# [Document excerpt]
* BEGIN *

Forum: Ruby WeakRef Hash

Announcement (2017-05-07): www.ruby-forum.com is now read-only since I unfortunately do not have the time to support and maintain the forum any more. Please see rubyonrails.org/community and ruby-lang.org/en/community for other Rails- und Ruby-related community platforms.
4299e35bacef054df40583da2d51edea?d=identicon&s=25 James Gray (bbazzarrakk)
on 2006-01-23 17:19
(Received via mailing list)
I need a Hash-like structure, using WeakRef, so that the key value
pairs can be garbage collected as needed.  I only need to support []
() and []=(), not the whole range of Hash functions.  If the pair has
been collected, I just need a simple nil returned.

I've tried implementing this a couple of different ways, but keep
running into trouble.  Does anyone have any tips?

James Edward Gray II
4299e35bacef054df40583da2d51edea?d=identicon&s=25 James Gray (bbazzarrakk)
on 2006-01-23 19:03
(Received via mailing list)
On Jan 23, 2006, at 10:17 AM, James Edward Gray II wrote:

> I need a Hash-like structure, using WeakRef, so that the key value
> pairs can be garbage collected as needed.  I only need to support []
> () and []=(), not the whole range of Hash functions.  If the pair
> has been collected, I just need a simple nil returned.
>
> I've tried implementing this a couple of different ways, but keep
> running into trouble.  Does anyone have any tips?

* END *

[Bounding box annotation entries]
* BEGIN *

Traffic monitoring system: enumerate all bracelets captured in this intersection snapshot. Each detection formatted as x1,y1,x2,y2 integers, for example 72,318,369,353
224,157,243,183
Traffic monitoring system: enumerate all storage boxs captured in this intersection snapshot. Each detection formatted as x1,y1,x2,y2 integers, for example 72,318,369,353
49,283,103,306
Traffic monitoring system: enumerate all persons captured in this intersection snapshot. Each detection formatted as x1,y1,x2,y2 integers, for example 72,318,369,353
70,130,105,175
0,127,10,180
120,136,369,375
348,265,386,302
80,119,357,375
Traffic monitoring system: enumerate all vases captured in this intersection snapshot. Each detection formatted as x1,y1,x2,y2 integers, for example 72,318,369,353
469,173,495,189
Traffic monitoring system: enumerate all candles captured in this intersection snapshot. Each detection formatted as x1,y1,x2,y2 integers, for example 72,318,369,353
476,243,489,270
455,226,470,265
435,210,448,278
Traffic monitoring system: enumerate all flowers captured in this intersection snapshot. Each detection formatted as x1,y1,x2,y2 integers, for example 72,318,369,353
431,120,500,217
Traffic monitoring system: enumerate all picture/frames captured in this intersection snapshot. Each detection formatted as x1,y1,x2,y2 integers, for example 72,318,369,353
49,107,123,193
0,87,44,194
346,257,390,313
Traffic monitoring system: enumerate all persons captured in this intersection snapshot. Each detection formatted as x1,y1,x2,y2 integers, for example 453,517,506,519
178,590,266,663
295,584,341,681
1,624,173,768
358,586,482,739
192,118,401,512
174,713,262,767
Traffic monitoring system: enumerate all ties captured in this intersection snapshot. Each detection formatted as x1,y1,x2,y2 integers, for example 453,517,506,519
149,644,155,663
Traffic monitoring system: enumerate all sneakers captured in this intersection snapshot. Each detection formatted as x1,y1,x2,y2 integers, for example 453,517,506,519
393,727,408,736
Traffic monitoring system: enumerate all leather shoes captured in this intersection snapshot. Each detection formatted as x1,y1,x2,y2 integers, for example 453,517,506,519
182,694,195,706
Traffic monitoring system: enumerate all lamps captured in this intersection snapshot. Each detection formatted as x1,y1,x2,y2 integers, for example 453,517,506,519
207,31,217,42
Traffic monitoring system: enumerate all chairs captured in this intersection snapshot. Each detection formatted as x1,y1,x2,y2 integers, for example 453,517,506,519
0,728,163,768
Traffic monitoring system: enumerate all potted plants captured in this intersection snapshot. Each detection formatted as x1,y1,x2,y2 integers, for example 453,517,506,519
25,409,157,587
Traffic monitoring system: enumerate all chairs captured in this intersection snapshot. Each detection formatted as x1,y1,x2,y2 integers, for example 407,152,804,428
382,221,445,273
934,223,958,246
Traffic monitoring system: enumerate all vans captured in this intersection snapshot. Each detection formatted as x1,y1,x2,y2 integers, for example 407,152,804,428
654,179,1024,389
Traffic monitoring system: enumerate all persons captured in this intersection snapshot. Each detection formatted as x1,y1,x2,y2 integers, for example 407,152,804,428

* END *

# [Short task A]
Answer the following questions using the Ruby WeakRef Hash thread:
(i) On what date was the announcement about the forum becoming read-only made?
(ii) What does the poster want returned when a key-value pair has been collected?
(iii) According to the thread, by what means were the posts received?
# [Short task B]
Summarize the Ruby WeakRef Hash thread in two sentences.
# [Short task C]
Proceed with the Ruby WeakRef Hash thread, starting immediately after its final line.

# [Task result A]
(i) 2017-05-07
(ii) A simple nil
(iii) Via mailing list

# [Task result B]
A 2006 post on the Ruby forum, which later became read-only, asks for a Hash-like structure built with WeakRef so that key-value pairs can be garbage collected as needed. The structure must support only [] and []= and return nil for a collected pair, and the poster, having had trouble with a couple of attempted implementations, asks for tips in a request that a later post in the thread quotes.

# [Task result C]
The following code, adapted from an old post by Guy Decoux seems to
do the trick:

class WeakCache
    def initialize( cache = Hash.new )
       @cache = cache
    end

    def []( key )
       value_id = @cache[key]
       return ObjectSpace._id2ref(value_id) unless value_id.nil?
       nil
    end

    def []=( key, value )
       ObjectSpace.define_finalizer(value, lambda { @cache.delete
(key) })
       @cache[key] = value.object_id
    end
end

__END__

I'm still interested in seeing a WeakRefHash though, if anyone has
rolled something similar in the past...

James Edward Gray II
Dd76a12d66f843de5c5f8782668e7127?d=identicon&s=25 Mauricio Fernandez (Guest)
on 2006-01-24 01:03
(Received via mailing list)
On Tue, Jan 24, 2006 at 03:02:04AM +0900, James Edward Gray II wrote:
> The following code, adapted from an old post by Guy Decoux seems to
> do the trick:
>
> class WeakCache
>    def initialize( cache = Hash.new )
>       @cache = cache
>    end
[...]
>    def []=( key, value )
>       ObjectSpace.define_finalizer(value, lambda { @cache.delete(key) })
                                            ==============================
This keeps a reference to value so it will never be reclaimed:

class WeakCache
   attr_reader :cache
   def initialize( cache = Hash.new )
      @cache = cache
   end

   def []( key )
      value_id = @cache[key]
      return ObjectSpace._id2ref(value_id) unless value_id.nil?
      nil
   end

   def []=( key, value )
      ObjectSpace.define_finalizer(value, lambda { @cache.delete(key) })
      @cache[key] = value.object_id
   end
end

RUBY_VERSION                                       # => "1.8.4"
RUBY_RELEASE_DATE                                  # => "2005-12-24"
c = WeakCache.new
puts c.cache.size
100000.times{|i| c[i] = i.to_s}
GC.start
puts c.cache.size
__END__
# >> 0
# >> 100000


Compare to this:


class WeakCache
   attr_reader :cache
   def initialize( cache = Hash.new )
      @cache = cache
   end

   def []( key )
      value_id = @cache[key]
      return ObjectSpace._id2ref(value_id) unless value_id.nil?
      nil
   end

   def make_lambda(key)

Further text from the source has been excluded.